# PROVIDED DATA
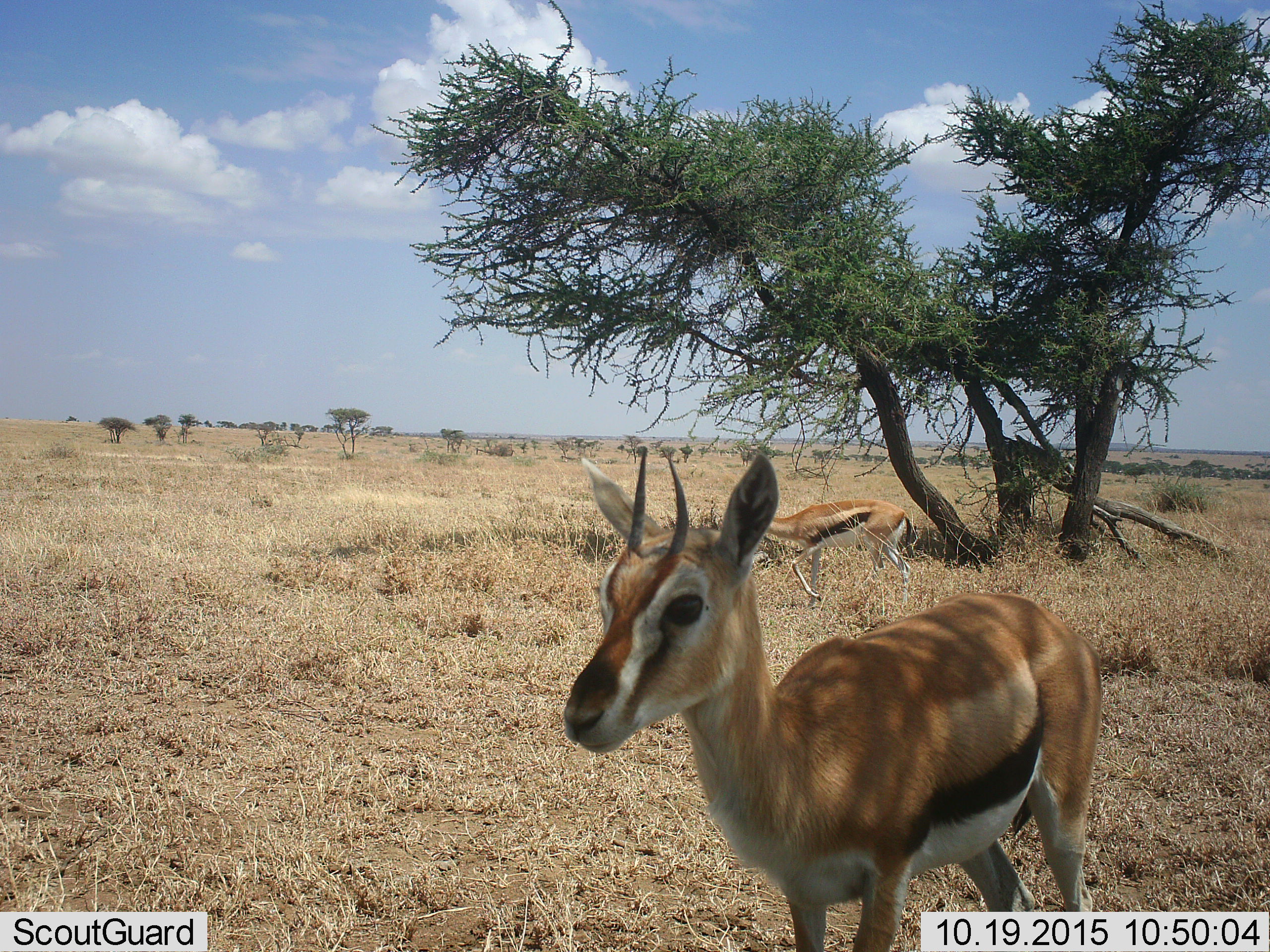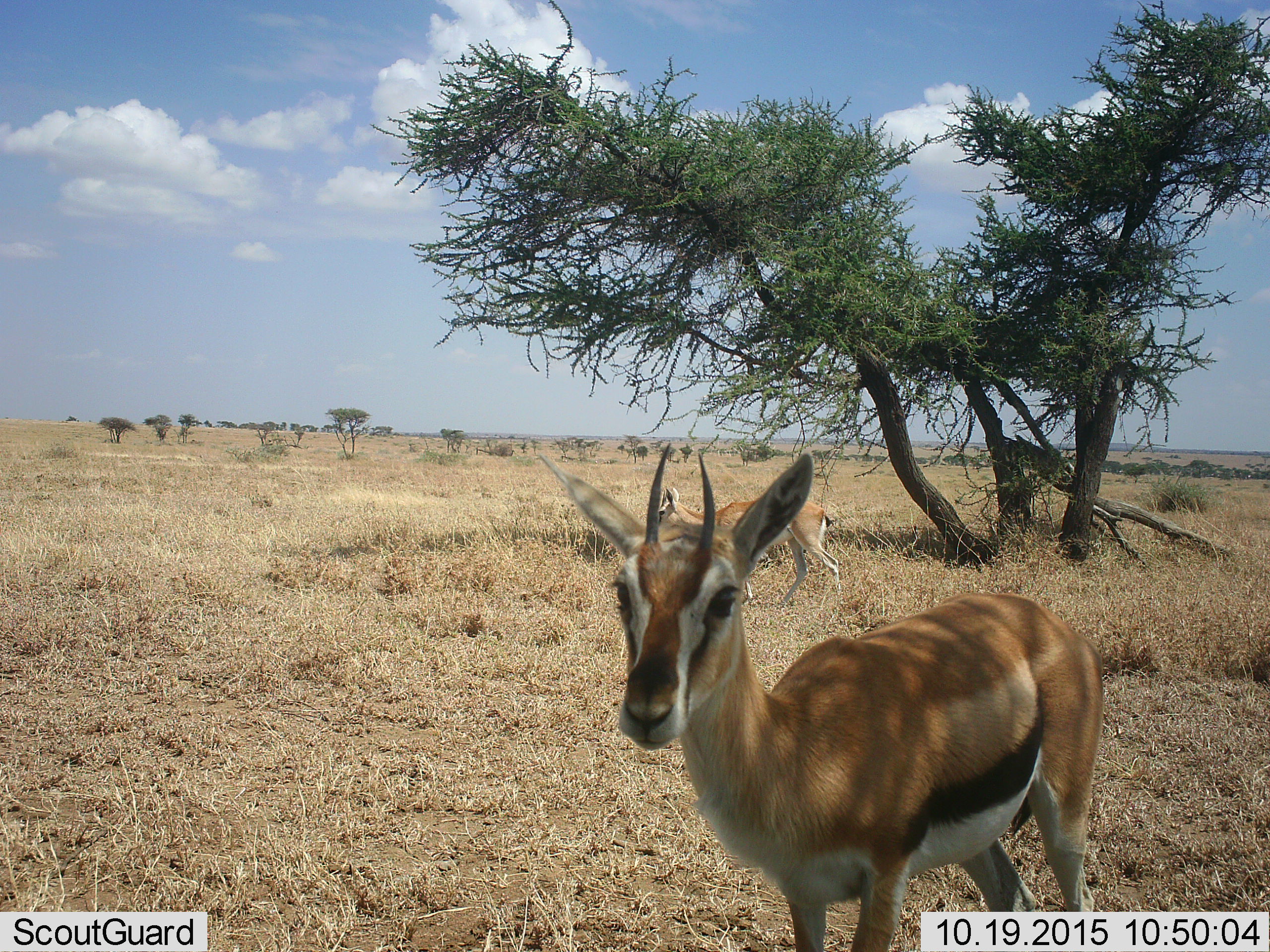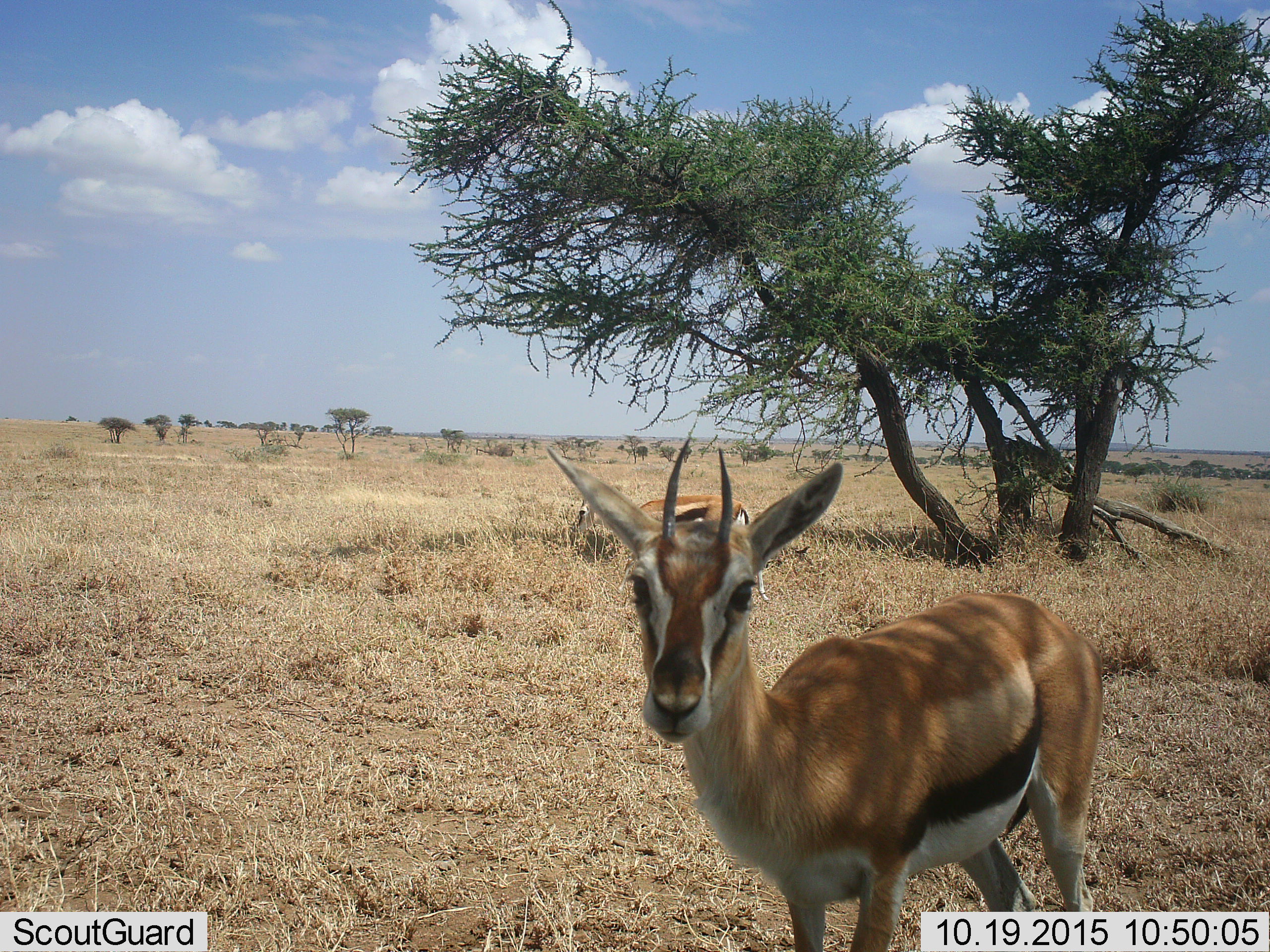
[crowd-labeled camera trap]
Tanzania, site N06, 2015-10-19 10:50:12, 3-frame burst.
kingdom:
---
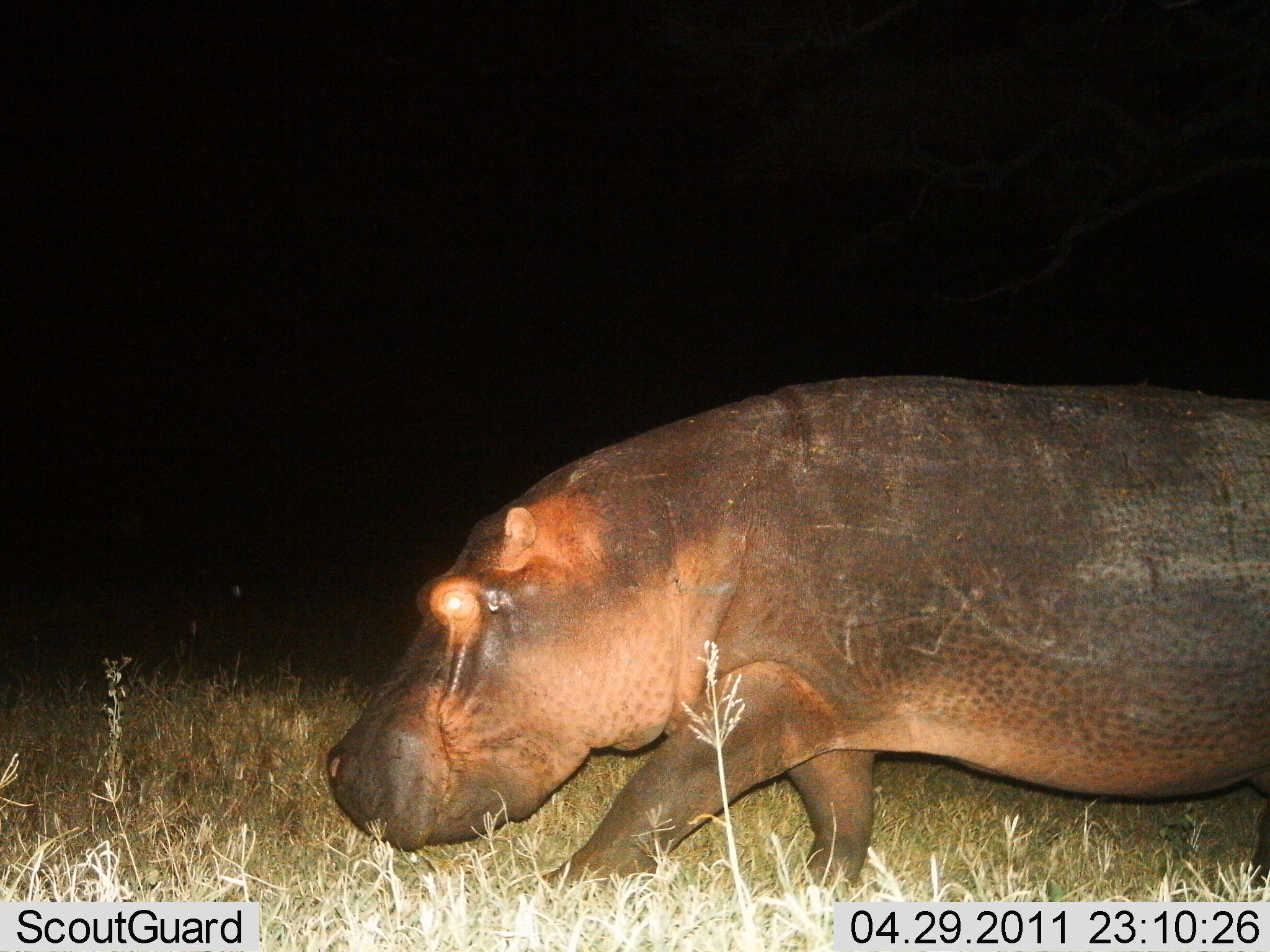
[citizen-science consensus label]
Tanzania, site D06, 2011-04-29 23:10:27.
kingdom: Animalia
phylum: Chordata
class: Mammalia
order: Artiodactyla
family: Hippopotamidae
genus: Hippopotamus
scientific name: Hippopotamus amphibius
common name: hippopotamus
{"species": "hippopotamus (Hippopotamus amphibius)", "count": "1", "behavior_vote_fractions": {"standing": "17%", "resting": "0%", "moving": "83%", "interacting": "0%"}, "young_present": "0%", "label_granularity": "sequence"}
...
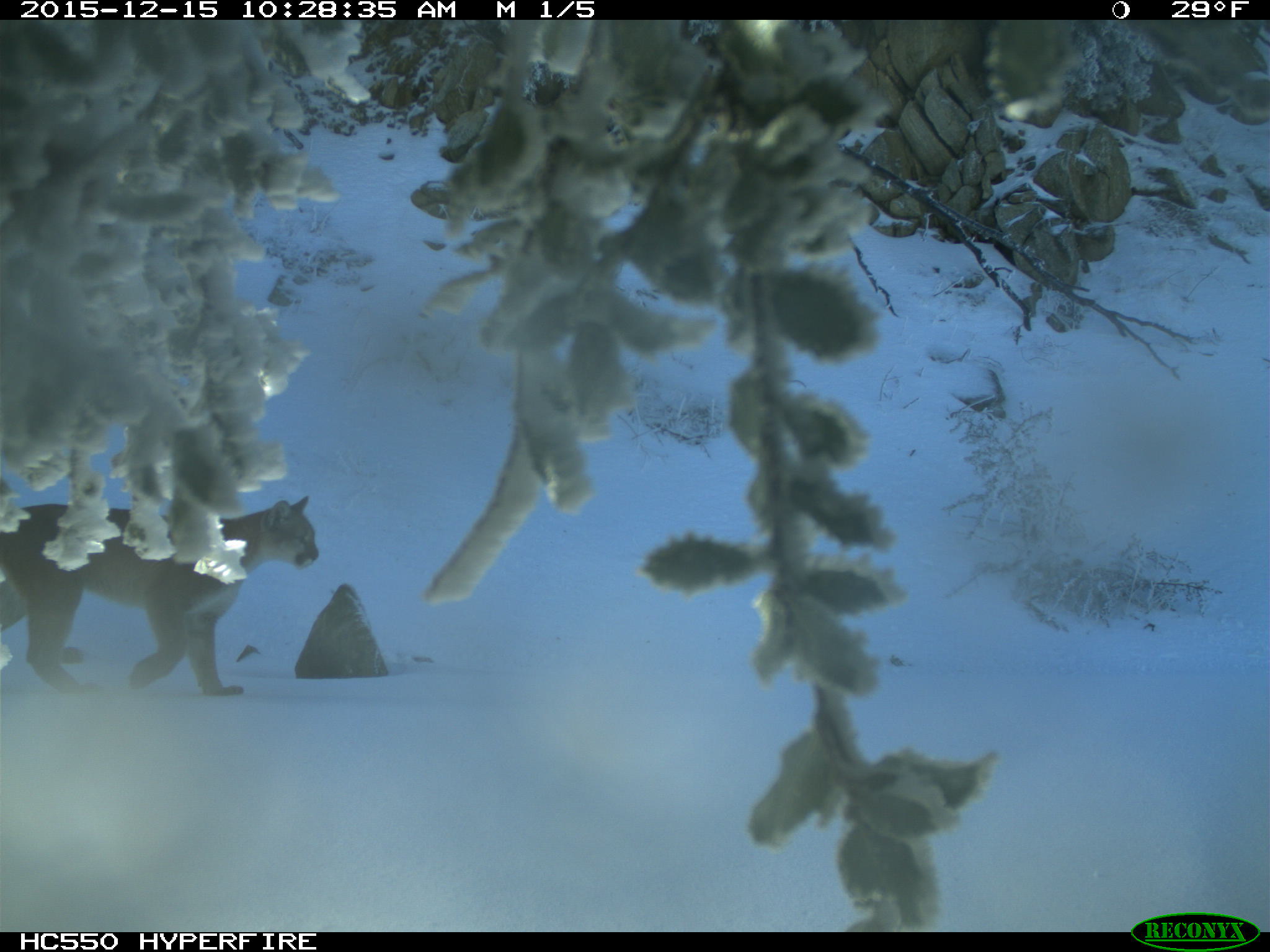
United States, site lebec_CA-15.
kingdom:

# TASK INSTRUCTIONS
Would you please copy every line in the data that contains the word "amphibius"?

# ANSWER BOX
scientific name: Hippopotamus amphibius
{"species": "hippopotamus (Hippopotamus amphibius)", "count": "1", "behavior_vote_fractions": {"standing": "17%", "resting": "0%", "moving": "83%", "interacting": "0%"}, "young_present": "0%", "label_granularity": "sequence"}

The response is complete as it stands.